Given the results of the legal analysis, which was carried out in part III.
The Constitutional Court held that the provisions of § 14 para. 1 point. d), e) of Act No.
. 283/1991 Coll. must be in accordance with § 70 para. 1 of Act no. 182/1993 Coll.
to its conflict with Art. 1 of the Constitution, Art. 4, paragraph. 4 and Art. 8, paragraph. 3 of the Charter, Art. 5
paragraph. 1 point. c) and paragraph. 3 of the Convention and Art. 9 Sec. 3 of the Covenant cancel.
Because of the obvious need for a legislative solution to the issue of detention of the suspect
consistently in the Penal Code, as well as a constitutional
way, while according to § 70 para. 1 of Act no. 182/1993 Coll.
postpones the day of enforceability of the judgment to the date of 1 July 1998.

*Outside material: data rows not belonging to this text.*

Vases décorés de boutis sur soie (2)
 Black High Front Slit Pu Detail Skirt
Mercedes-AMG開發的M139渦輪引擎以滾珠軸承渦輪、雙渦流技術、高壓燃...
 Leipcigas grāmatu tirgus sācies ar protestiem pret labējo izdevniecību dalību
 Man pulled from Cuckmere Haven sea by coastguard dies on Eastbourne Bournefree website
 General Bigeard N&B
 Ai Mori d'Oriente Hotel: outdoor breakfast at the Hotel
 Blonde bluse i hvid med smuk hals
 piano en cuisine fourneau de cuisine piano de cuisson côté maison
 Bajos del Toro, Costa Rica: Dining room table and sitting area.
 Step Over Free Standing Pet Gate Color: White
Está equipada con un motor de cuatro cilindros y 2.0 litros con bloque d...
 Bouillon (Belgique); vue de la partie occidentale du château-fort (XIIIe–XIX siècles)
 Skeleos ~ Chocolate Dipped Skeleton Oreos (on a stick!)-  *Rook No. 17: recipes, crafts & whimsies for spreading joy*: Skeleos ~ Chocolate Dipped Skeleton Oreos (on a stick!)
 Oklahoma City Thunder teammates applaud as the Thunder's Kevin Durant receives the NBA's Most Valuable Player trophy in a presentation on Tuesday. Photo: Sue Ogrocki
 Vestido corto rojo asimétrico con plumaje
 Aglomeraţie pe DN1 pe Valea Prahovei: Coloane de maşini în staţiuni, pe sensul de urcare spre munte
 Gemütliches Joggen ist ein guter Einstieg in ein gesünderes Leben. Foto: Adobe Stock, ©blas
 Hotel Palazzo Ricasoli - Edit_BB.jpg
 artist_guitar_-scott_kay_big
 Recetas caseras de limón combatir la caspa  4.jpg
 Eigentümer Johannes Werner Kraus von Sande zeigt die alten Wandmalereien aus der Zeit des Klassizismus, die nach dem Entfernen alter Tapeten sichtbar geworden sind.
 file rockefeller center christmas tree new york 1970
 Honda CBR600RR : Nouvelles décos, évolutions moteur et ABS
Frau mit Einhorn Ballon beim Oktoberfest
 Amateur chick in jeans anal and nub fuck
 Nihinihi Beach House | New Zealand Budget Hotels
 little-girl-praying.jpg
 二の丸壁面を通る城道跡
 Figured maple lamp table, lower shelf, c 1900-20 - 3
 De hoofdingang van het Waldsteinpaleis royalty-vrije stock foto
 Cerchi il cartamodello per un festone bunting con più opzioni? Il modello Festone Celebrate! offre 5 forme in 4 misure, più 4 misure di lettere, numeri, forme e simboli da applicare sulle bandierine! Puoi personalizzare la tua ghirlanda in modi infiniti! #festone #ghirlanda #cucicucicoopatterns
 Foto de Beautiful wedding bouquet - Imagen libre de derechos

Chairman of the Constitutional Court:
JUDr. Kessler vr
III. Dissenting opinions
Dissenting Opinion of judges JUDr. Vladimir Klokočka and lawyer. Vladimir Paula
Dissenting opinion concerns the interpretation of the term "security" in the above-mentioned
provisions in relation to the term "detention" in accordance with § 76 of the Criminal Procedure
in the matter Pl. US 2/97, which makes the 24-hour deadline laid down in Article. 8, paragraph. 3
Charter of Fundamental Rights and Freedoms unrealistic.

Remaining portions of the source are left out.